In the last few years, many of the progressive feminist networks
that have been active in the UN orbit have turned their attention to the
anti-globalization (or alter-globalization) movements, and staked ground
in the World Social Forum. This shift has allowed participants to let
their leftist slips show, to resurrect radical vocabulary applied to new
realities, like the increasing powers of religious fundamentalism that
Haraway alerted us to 20 years ago. Feminists' entry into the
anti-globalization milieu has also reinvigorated old questions once
summed up as the "unhappy marriage between Marxism and feminism:" What
is the relation of feminist efforts to other progressive, alternative,
left, anarchists efforts? This echoes Karim A. Remtulla's question,
"What makes cyberfeminist hacktivism that contributes to the discourse
on postfeminism so different from hacktivism in general?" It invites the
feminist critical engagement of leftist works, such as Negri and Hart's
Empire or Multitude, or the manifestations of the World
Social Forum, or questions about globalization found in literature
(e.g., Reiichi
Miura
) or art activism and intellectual property (Caren
Irr
).
Feminist efforts for basic rights - to land, full citizenship, or to choose a sexual partner - has unfolded in transnational arenas in order to apply the moral force of "the international community" or UN conventions on governments. When these struggles took place through UN and government channels, much of the language and strategy was dictated by those sites: that is, liberal politics constrains the form and shapes the content of feminist projects. But at the World Social Forum, with the slogan "Another world is possible," I found that the specific content of feminism was less clear. What were specifically feminist critiques of globalization, aside from pointing out specific ways that militarization and impoverishment harm women? Whether post-feminist or third-wave feminist or post-colonial feminist, progressives need to cultivate alternative feminist visions of governance and political economy. Alongside fluid, situational, nonlinear, and diverse aesthetic practices and political strategies, feminism needs normative theories. The question for cyberactivism and experimental narratives might be, what are the feminist norms generated through alternative aesthetics forms?
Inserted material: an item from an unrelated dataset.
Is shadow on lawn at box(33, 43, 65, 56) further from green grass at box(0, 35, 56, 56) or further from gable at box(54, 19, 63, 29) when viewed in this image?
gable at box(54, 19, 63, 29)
Considering feminist political and representational practices together, and beyond Eurocentric boundaries, reframes the question of generations in terms of an investigation of the form and content of feminist praxis.
Acknowledgments
My research on transnational feminism was underwritten by a Seed Grant from the College of Arts & Sciences, The Ohio State University. I wrote this essay supported by a grant from the NEH (for a very different project).